Haley Pate, a fourth-grader at 4/5 Academy at Fifth Avenue in Decatur, said when civil rights icon Congressman John Lewis spoke to her third grade class last year it changed her life.
“His words were so intriguing,” Pate said. “He had been through so much and you could imagine how sad it was when Martin Luther King Jr. was assassinated.”
Pate was so inspired by Lewis’ story that she decided to write a story of her own told from Lewis’ point of view.
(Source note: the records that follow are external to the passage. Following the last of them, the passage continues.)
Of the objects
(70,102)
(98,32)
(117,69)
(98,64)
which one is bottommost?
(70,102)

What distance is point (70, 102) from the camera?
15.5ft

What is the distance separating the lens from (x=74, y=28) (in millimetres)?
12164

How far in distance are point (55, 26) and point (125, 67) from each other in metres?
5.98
In her story, Pate writes about Lewis’ reactions upon hearing King’s famous “I have a dream” speech and several other key points of his life.
“The story is about how [Lewis] was feeling during one of the episodes he described and she had her classmates illustrate the story,” said Pate’s mother Laurie Culp.
In September Pate and her family took a trip to Washington, D.C., and Lewis’ office helped organize some tours for them to take while on their trip. When they arrived in the capitol, Culp said, the family stopped by Lewis’ office to drop off the story Pate wrote so he could read it.
“[Lewis] spent a lot of time with us and he took us into his office and talked to Haley about her story and then he showed us all of these pictures from the Civil Rights Movement,” Culp said.
Additionally, Culp said Lewis spoke to them about his time with King and meeting President John F. Kennedy. Lewis also showed them pictures of him being beaten by police.
“He was really engaging with her,” Culp said. “He really inspired her and she really has taken this in a very profound way.”
Pate said visiting Lewis at his office in Washington was an “amazing adventure.” Her favorite part about the visit was listening to Lewis tell stories about the Civil Rights Movement.
In 1965, Lewis and fellow activist Hosea Williams led a civil rights march through Selma, Ala. They were crossing a bridge and at the end of the bridge they were met by Alabama State Troopers, who ordered them to disperse.
When the marchers stopped to pray, the police discharged tear gas. Mounted troopers then charged the demonstrators and beat them. Lewis’ skull was fractured but he made it across the bridge to a church. Before being taken to the hospital, Lewis appeared before television cameras calling on President Lyndon B. Johnson to intervene in Alabama.
“The whole story inspired me, especially him talking about his experience on the bridge at Selma and talking about what was in his backpack,” Pate said.
Pate said Lewis told her and her family that he knew he would probably be arrested, so he was carrying everything he needed to spend time in jail, including a change of clothes in his backpack.
“I was inspired by him talking about how scary it was but how justifying it was to fight for freedom,” Pate said.
Culp said since meeting Lewis, her daughter has flourished and developed a passion for writing.
“I think just the whole idea of the Civil Rights Movement is something that she hasn’t just thought about very much up until this point,” Culp said. “I think meeting Lewis really put it in perspective for her and made it very personal and it did for us too.”